## Records to use
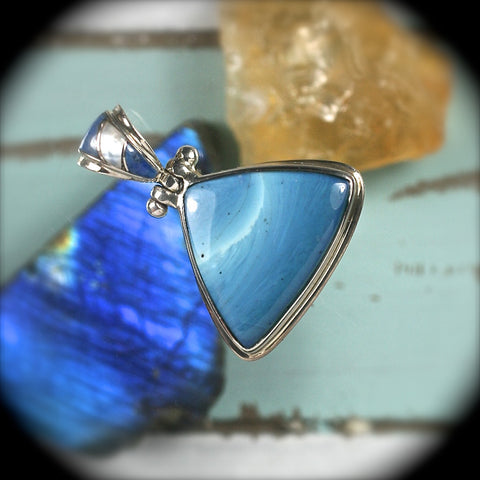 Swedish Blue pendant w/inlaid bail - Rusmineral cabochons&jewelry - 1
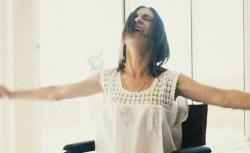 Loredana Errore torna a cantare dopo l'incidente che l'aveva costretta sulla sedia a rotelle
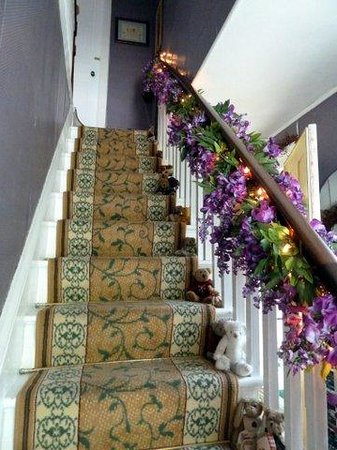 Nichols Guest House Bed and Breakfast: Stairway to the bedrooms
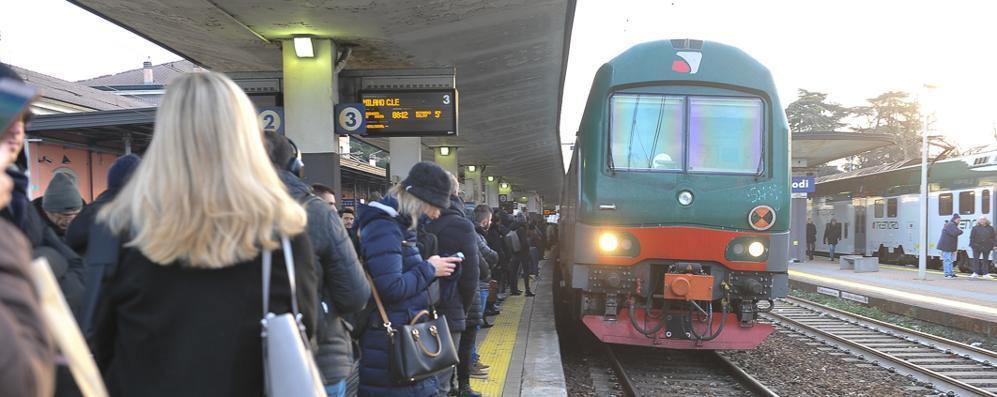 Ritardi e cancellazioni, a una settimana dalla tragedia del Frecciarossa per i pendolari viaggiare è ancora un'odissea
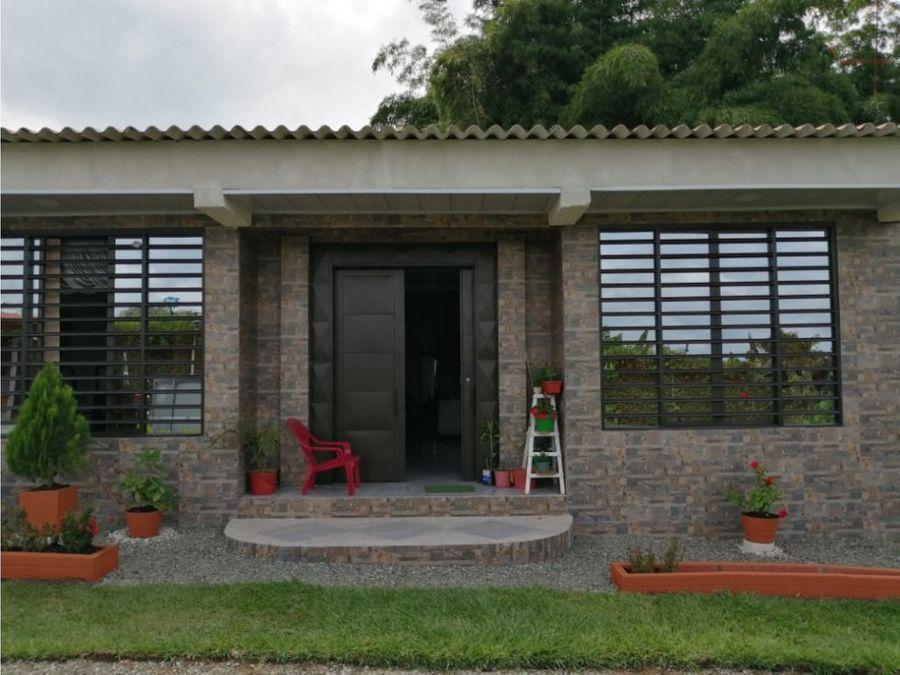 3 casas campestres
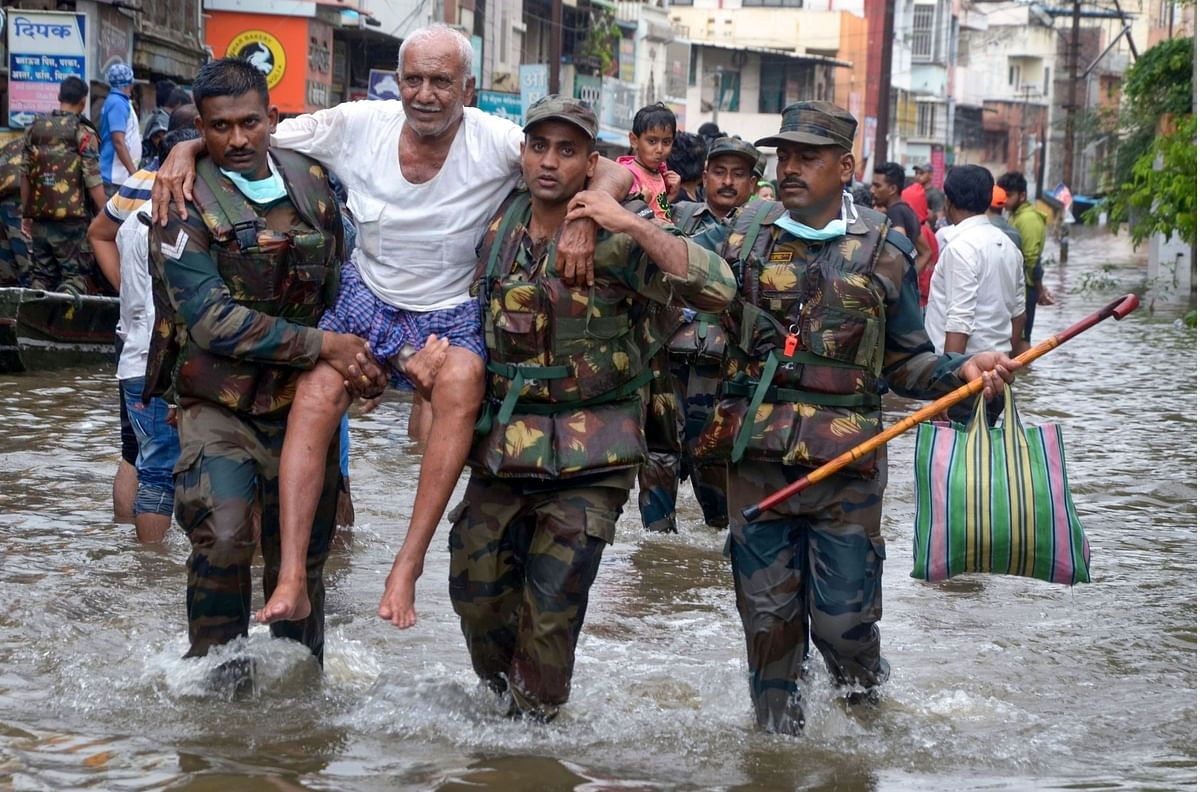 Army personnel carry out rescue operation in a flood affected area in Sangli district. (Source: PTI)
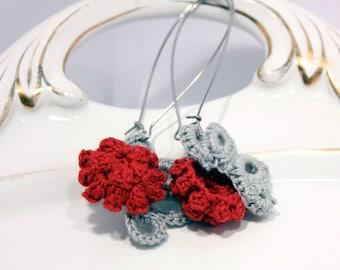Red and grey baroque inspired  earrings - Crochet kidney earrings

==

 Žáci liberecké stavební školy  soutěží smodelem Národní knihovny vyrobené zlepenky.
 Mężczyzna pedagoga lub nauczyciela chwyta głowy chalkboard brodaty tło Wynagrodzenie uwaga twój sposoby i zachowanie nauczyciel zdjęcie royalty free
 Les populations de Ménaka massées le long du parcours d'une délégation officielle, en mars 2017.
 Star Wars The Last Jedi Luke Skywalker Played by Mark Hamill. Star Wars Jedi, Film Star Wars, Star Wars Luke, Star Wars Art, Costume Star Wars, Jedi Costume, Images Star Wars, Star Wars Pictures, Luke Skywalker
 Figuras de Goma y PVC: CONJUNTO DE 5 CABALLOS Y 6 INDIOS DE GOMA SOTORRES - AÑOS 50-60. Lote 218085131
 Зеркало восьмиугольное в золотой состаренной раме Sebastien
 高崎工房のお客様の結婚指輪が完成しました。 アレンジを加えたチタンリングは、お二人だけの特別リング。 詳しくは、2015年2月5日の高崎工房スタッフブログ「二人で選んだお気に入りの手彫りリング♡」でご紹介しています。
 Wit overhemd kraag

* * *

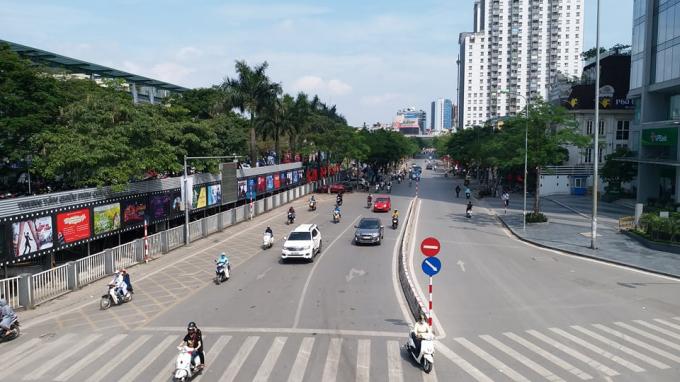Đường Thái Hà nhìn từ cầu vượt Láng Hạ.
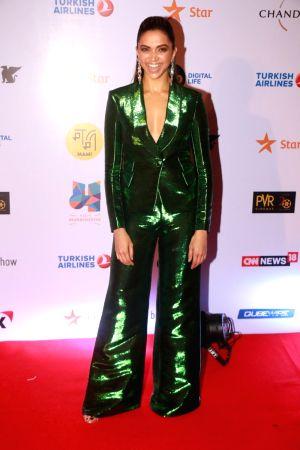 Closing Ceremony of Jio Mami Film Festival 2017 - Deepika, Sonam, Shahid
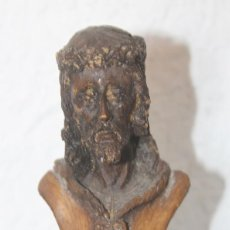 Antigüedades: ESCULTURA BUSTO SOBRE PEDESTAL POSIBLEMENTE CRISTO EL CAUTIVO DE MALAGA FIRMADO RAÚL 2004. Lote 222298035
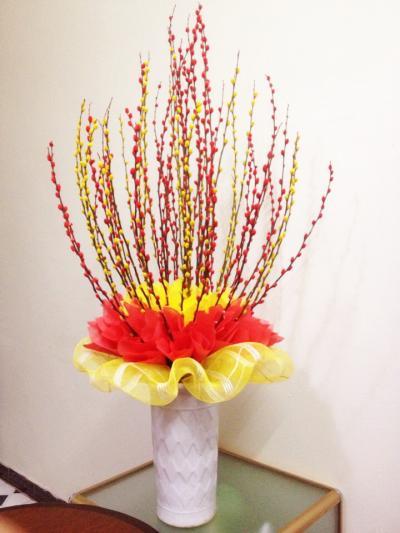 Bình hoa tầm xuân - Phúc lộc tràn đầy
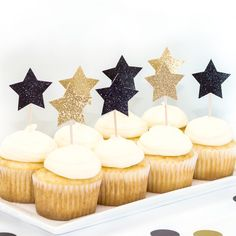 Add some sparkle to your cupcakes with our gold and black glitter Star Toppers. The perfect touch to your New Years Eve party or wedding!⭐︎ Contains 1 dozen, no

## Your instructions
Given the entries above, transcribe exactly the lines from the one holding "Loredana Errore torna" through the one holding "Red and grey"; pictures do not belong in the transcription.

## Reply to the exercise
 Loredana Errore torna a cantare dopo l'incidente che l'aveva costretta sulla sedia a rotelle
 Nichols Guest House Bed and Breakfast: Stairway to the bedrooms
 Ritardi e cancellazioni, a una settimana dalla tragedia del Frecciarossa per i pendolari viaggiare è ancora un'odissea
 3 casas campestres
 Army personnel carry out rescue operation in a flood affected area in Sangli district. (Source: PTI)
Red and grey baroque inspired  earrings - Crochet kidney earrings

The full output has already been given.